● **Text**:
────────────────────

A Brief History of Shark Fins in China

Shark fins as a delicacy in Chinese cuisine appeared during the Ming Dynasty in China around 600 years ago. The dish was prepared for emperors at big celebrations such as wedding banquets and large gatherings. In traditional Chinese culture, animals known to be strong and fierce “were believed to impart strength to those who ate them and thus were considered suitable for the imperial family. Similar to the Thanksgiving turkey, shark fin is a food that is not eaten often but bears an important cultural and traditional meaning. Shark fin was rare for nobles and non-existent for commoners to consume, so an association with wealth and status was attached to shark fin soup.

Technological improvements in mechanical fishing, fueled by the industrial revolution, resulted in a larger yield of shark fin. The labor and intensity that once made shark fishing so incredibly difficult has now become easier.

────────────────────

Resume the history of shark fins in China after its last sentence.

● **Information shown**:
────────────────────

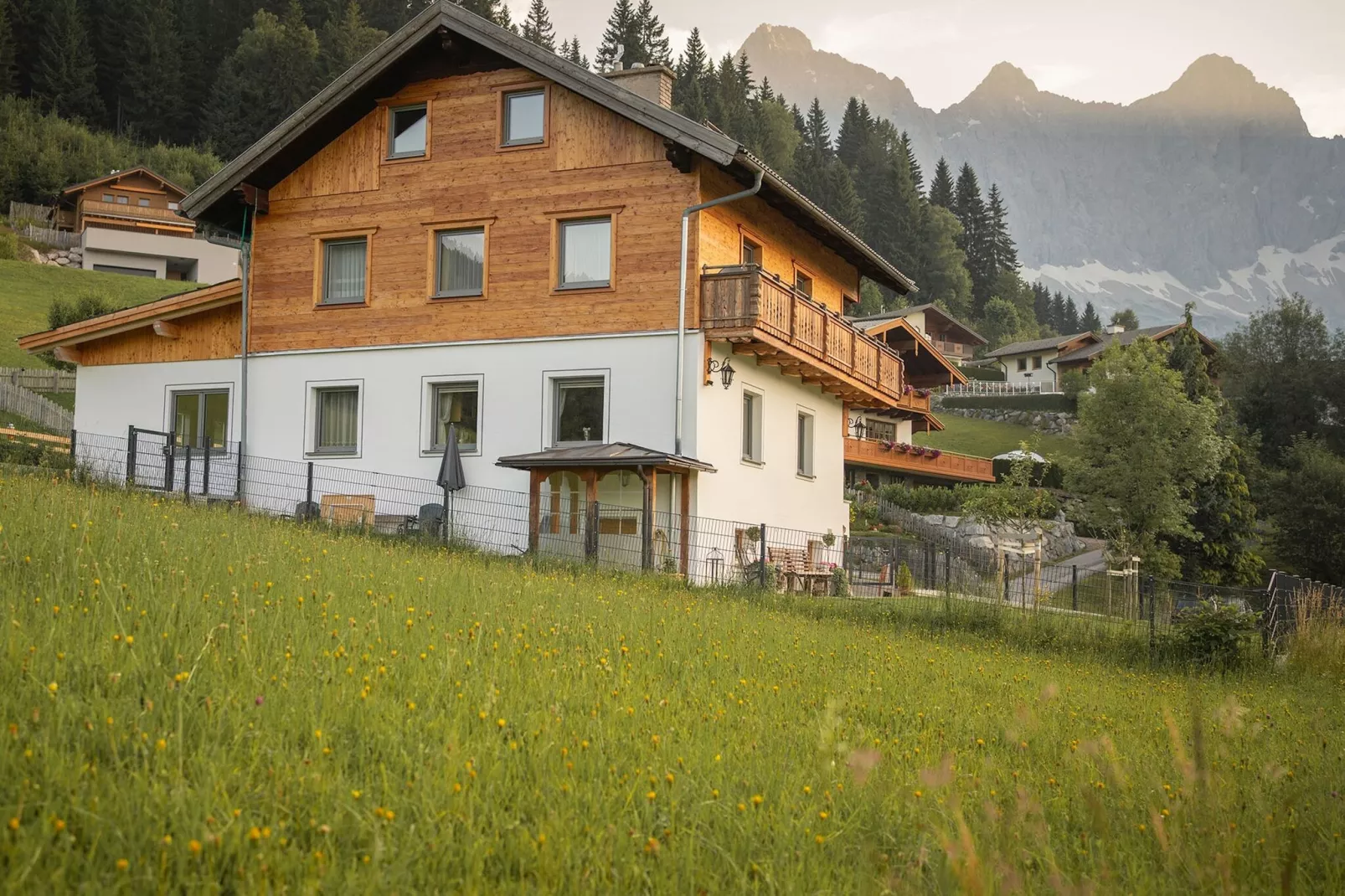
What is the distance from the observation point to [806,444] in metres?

────────────────────

● **Answer for the task**:
The embodiment of prestige has unfortunately made the dish extremely popular in banquets and business functions. Once upon a time, there were just a few people eating shark fin, but now there are millions. Unfortunately, its still widely accepted at   wedding banquets, large gatherings and corporate functions to serve shark fin soup simply to reinforce the antiquated symbols of power, status and wealth. 

However, there has been progress in consumer education. Yao Ming’s conservation campaigns have led to at least a 50% reduction in the consumption of shark fin soup in China).  As recently as 2006, 75% of Chinese didn’t know the severity of the problems involved when sharks were killed to make shark fin soup. But now, 91% of Chinese support a nationwide ban.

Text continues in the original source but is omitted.